Ensemble, comme il l’avait prédit, tous deux quittèrent l’hôtel.

Sur la place, l’automobile stationnait, tournée dans le sens opposé. On voyait le dos du mécanicien et sa casquette, que recouvrait presque le col de sa fourrure. En approchant, Sholmès entendit le ronflement du moteur. Il ouvrit la portière, pria Clotilde de monter et s’assit auprès d’elle.

La voiture démarra brusquement, gagna les boulevards extérieurs, l’avenue Hoche, l’avenue de la Grande-Armée.

Herlock, pensif, combinait ses plans.

« Ganimard est chez lui… je laisse la jeune fille entre ses mains… Lui dirai-je qui est cette jeune fille ? Non, il la mènerait droit au dépôt, ce qui dérangerait tout.
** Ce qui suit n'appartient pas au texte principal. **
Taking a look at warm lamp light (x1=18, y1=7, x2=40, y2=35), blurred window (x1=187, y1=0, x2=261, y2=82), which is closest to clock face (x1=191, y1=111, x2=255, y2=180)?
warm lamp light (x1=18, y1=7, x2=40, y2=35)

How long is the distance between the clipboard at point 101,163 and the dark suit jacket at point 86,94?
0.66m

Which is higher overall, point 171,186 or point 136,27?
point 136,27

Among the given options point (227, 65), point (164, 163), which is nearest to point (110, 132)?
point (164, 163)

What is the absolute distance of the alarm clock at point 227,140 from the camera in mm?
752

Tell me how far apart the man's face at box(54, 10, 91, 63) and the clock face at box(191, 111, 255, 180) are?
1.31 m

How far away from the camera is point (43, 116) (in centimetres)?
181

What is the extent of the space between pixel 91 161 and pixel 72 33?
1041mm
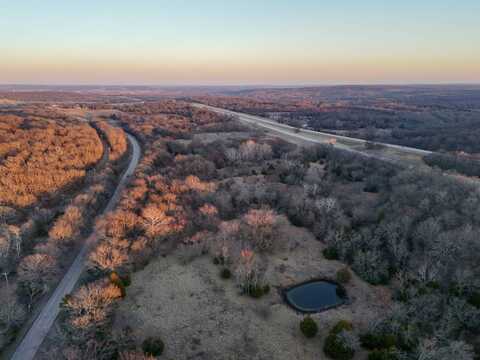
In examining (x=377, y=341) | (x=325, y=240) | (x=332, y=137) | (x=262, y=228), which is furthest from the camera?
(x=332, y=137)

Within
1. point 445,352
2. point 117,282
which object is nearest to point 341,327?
point 445,352

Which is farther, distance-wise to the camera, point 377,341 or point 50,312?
point 50,312

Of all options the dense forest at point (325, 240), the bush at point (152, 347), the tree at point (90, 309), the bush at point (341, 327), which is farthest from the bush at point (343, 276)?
the tree at point (90, 309)

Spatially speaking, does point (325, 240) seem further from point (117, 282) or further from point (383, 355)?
point (117, 282)

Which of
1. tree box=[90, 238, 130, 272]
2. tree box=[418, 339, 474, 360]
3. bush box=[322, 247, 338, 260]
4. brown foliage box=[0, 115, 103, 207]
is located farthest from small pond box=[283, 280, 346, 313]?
brown foliage box=[0, 115, 103, 207]

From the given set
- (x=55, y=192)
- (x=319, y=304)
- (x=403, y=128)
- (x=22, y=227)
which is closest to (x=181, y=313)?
(x=319, y=304)
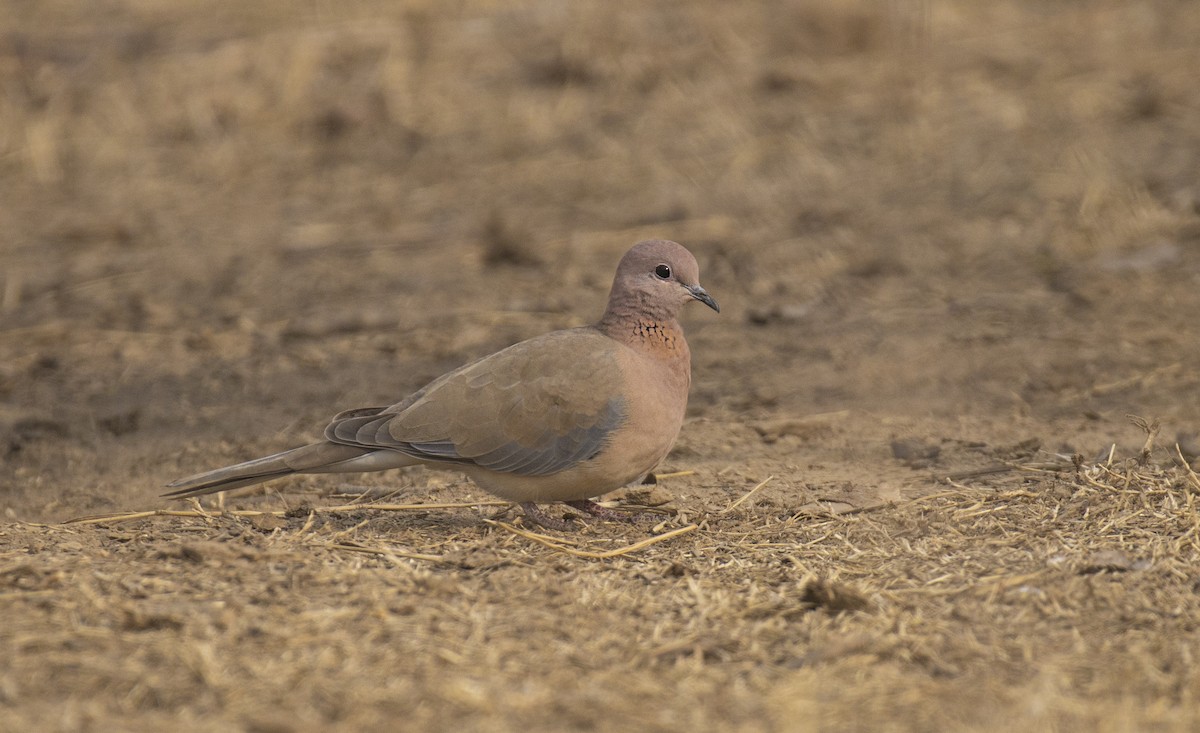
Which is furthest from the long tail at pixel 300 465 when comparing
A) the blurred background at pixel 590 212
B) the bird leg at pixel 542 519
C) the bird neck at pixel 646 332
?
the blurred background at pixel 590 212

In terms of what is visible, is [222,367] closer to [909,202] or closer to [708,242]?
[708,242]

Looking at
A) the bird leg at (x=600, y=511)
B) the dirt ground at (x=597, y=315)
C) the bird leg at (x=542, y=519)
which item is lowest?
the bird leg at (x=600, y=511)

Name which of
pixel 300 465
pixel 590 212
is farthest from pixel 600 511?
pixel 590 212

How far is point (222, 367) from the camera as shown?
23.4 feet

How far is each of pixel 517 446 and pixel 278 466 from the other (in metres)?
0.85

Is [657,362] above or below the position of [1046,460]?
above

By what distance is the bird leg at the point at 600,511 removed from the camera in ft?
16.9

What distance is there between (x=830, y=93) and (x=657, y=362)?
621 cm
Une fois seul, je consulte la liste du dossier M. B., et je me mets en chasse. Et, cette nuit, ou demain matin au plus tard, je vais trouver Ganimard, comme il est convenu, et je lui livre Arsène Lupin et sa bande… »

Il se frotta les mains, heureux de sentir enfin le but à sa portée et de voir qu’aucun obstacle sérieux ne l’en séparait. Et, cédant à un besoin d’expansion qui contrastait avec sa nature, il s’écria :

« Excusez-moi, mademoiselle, si je montre tant de satisfaction. La bataille fut pénible, et le succès m’est particulièrement agréable.
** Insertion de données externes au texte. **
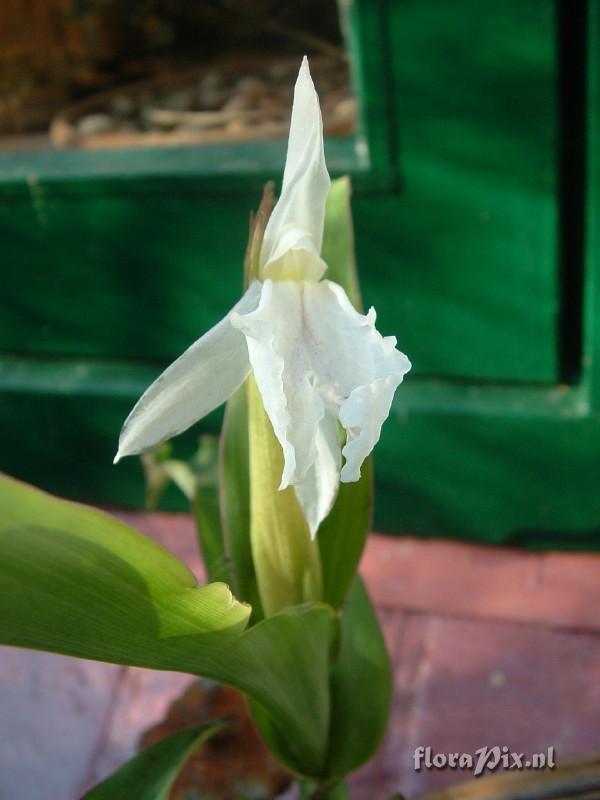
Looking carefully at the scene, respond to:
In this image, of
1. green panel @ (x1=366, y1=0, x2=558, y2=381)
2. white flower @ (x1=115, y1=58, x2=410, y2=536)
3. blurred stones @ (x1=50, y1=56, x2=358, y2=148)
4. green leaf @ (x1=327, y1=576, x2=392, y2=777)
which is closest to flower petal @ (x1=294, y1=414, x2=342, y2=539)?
white flower @ (x1=115, y1=58, x2=410, y2=536)

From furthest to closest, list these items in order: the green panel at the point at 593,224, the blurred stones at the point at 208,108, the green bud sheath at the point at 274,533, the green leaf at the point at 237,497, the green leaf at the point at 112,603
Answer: the blurred stones at the point at 208,108 → the green panel at the point at 593,224 → the green leaf at the point at 237,497 → the green bud sheath at the point at 274,533 → the green leaf at the point at 112,603

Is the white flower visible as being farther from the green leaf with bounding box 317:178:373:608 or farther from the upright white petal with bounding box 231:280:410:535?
the green leaf with bounding box 317:178:373:608

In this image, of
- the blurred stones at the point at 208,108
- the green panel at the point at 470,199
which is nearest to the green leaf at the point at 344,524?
the green panel at the point at 470,199

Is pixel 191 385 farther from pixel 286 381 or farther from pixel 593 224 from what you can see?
pixel 593 224

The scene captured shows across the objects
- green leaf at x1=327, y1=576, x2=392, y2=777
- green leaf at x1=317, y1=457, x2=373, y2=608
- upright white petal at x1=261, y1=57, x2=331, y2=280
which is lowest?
green leaf at x1=327, y1=576, x2=392, y2=777

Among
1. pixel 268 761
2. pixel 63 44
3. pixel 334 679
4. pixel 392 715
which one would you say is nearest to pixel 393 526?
pixel 392 715

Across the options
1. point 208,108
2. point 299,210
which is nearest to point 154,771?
point 299,210

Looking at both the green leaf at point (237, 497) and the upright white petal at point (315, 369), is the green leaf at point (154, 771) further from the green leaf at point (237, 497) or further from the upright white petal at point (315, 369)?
the upright white petal at point (315, 369)
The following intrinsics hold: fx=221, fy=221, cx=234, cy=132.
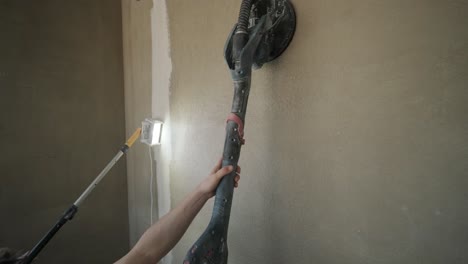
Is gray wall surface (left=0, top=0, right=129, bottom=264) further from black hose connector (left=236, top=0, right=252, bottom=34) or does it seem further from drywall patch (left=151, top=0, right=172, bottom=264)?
black hose connector (left=236, top=0, right=252, bottom=34)

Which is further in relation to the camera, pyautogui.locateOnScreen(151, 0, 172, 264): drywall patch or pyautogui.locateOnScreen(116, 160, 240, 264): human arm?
pyautogui.locateOnScreen(151, 0, 172, 264): drywall patch

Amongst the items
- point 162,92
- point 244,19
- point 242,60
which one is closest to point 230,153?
point 242,60

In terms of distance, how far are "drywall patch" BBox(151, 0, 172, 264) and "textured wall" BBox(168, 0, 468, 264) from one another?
378 millimetres

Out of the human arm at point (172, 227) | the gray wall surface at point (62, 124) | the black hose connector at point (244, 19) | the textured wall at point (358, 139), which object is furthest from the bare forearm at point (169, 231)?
the gray wall surface at point (62, 124)

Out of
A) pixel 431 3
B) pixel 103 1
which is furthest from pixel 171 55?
pixel 431 3

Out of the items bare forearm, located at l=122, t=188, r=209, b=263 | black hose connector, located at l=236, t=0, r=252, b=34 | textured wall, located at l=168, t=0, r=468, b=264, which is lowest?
bare forearm, located at l=122, t=188, r=209, b=263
— Succès légitime, monsieur, et dont vous avez le droit de vous réjouir.

— Je vous remercie. Mais quelle drôle de route nous prenons ! Le chauffeur n’a donc pas entendu ? »

À ce moment, on sortait de Paris, par la porte de Neuilly. Que diable ! pourtant, la rue Pergolèse n’était pas en dehors des fortifications.

Sholmès baissa la glace.

« Dites donc, chauffeur, vous vous trompez… rue Pergolèse !… »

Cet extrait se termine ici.